The influence of body anisotropy on wake characteristics and enstrophy production for prolate ellipsoids at ReD = 10,000
Abstract
The flow around prolate ellipsoids is investigated using Large Eddy Simulation (LES) at a Reynolds number of ReD = 10,000 . Five different aspect ratios are considered, with AR = H/D varying from 5:1 to 1:1, where D and H represent the minor- and major- axes, respectively. The major axes of the ellipsoids are set perpendicular to the freestream, and the influence of body anisotropy on boundary layer separation, shear layer behaviour, enstrophy production, and local flow topology is examined. Higher body anisotropy leads to early separation of the boundary layer in the equatorial plane, resulting in a wider wake and a monotonic increase in pressure drag and total drag.
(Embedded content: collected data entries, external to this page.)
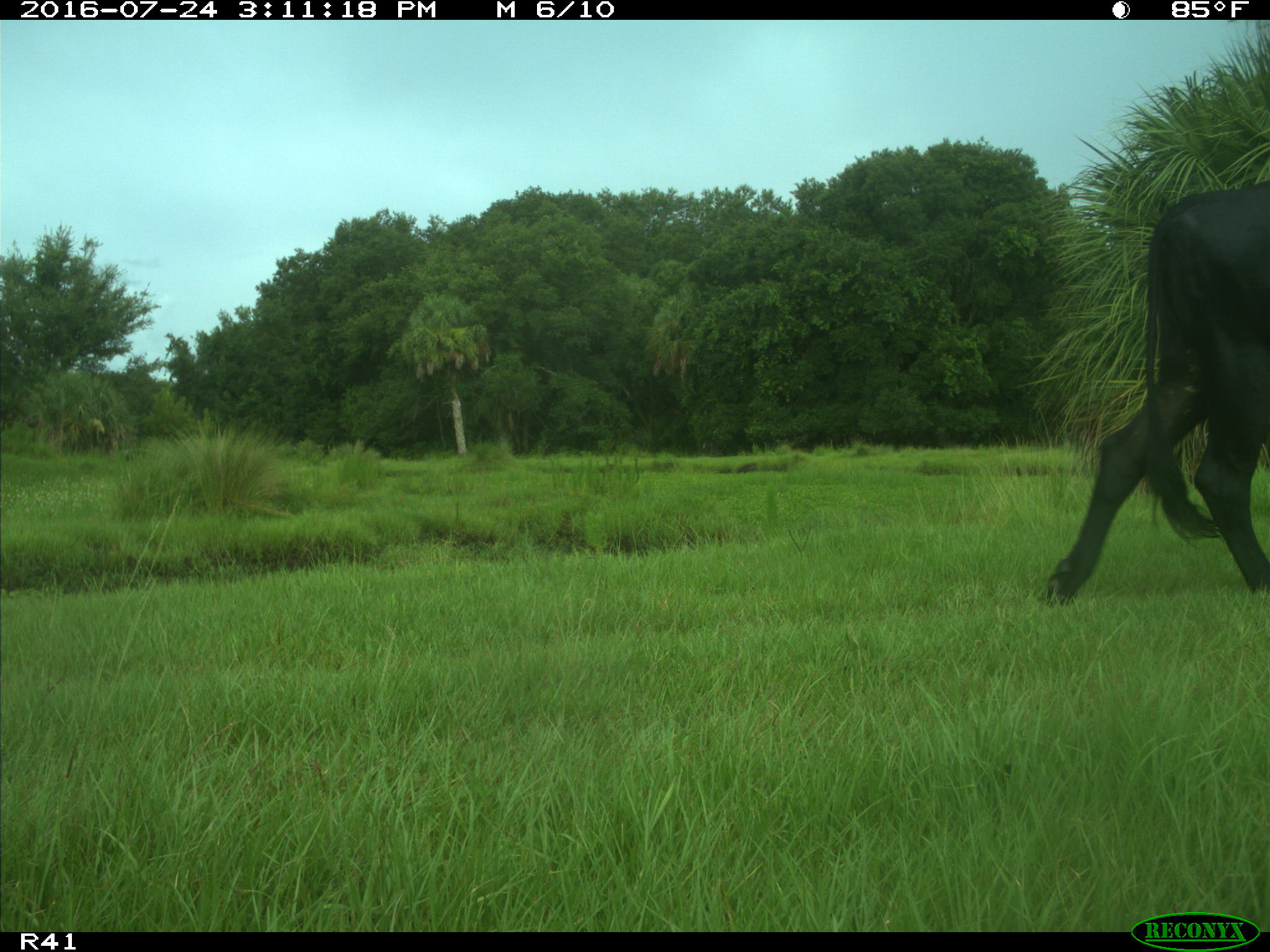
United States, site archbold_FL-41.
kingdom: Animalia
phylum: Chordata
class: Mammalia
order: Artiodactyla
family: Bovidae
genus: Bos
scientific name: Bos taurus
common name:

Positive enstrophy production reaches a maximum approximately 2.5D downstream of the ellipsoids independently of body anisotropy. High body anisotropy leads to sustained negative enstrophy production in the near-wake, specifically near the poles of the 5:1 ellipsoid. Negative production occurs due to the distinct behaviour of streamlines near the high curvature pole, where they undergo strong anisotropic contraction in the cross-stream plane. Interactions between the vorticity vector and the intermediate eigenvector of the strain rate tensor are shown to be the primary source of enstrophy production close to the pole, and the intermediate eigenvalue exhibits negative values in this region. The negative production region is shown to be dominated by the unstable focus / compressing (UF/C) topology, which is consistent with findings from other studies that report negative enstrophy production in turbulent flows.